[Work instructions]:
Copy the stretch of the listing from the line that contains "How far are" through the line that contains "which is farthest", reproducing each line as it stands.

══ Listed entries ══

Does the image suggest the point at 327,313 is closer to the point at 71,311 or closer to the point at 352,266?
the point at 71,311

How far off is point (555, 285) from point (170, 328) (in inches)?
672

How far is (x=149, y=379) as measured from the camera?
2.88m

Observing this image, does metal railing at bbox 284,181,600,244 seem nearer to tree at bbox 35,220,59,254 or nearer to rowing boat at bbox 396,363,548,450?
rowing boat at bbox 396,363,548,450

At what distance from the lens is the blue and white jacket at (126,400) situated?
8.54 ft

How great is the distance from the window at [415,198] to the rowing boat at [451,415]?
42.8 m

═══
══ Listed entries ══

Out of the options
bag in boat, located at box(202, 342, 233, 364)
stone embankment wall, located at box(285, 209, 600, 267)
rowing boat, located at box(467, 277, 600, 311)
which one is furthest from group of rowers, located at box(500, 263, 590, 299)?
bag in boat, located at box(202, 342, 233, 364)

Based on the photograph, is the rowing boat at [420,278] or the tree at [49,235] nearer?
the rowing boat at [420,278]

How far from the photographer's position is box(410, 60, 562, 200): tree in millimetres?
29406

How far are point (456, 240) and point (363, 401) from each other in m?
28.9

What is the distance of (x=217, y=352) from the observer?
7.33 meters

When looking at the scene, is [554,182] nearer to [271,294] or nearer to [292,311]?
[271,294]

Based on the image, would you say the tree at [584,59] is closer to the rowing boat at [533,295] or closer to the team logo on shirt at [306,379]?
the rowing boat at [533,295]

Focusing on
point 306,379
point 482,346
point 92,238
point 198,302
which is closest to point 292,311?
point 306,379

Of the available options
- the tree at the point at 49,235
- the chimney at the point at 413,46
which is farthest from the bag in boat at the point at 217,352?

═══
══ Listed entries ══

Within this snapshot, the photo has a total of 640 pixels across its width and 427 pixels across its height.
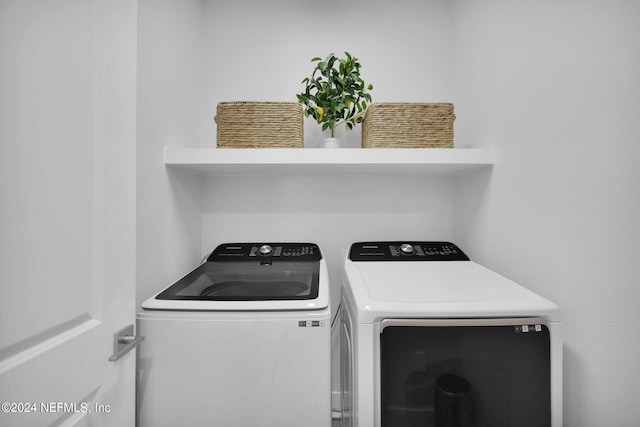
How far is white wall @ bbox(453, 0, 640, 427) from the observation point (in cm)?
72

═══

[Answer to the problem]:
How far are point (456, 240) and point (363, 401) from each other in m?
28.9

What is the distance of (x=217, y=352) from the observer?
7.33 meters

When looking at the scene, is [554,182] nearer to [271,294] or nearer to [292,311]?
[271,294]

Based on the image, would you say the tree at [584,59] is closer to the rowing boat at [533,295] or closer to the team logo on shirt at [306,379]?
the rowing boat at [533,295]

Focusing on
point 306,379
point 482,346
point 92,238
point 198,302
which is closest to point 292,311?
point 306,379

Of the available options
- the tree at the point at 49,235
- the chimney at the point at 413,46
which is farthest from the bag in boat at the point at 217,352?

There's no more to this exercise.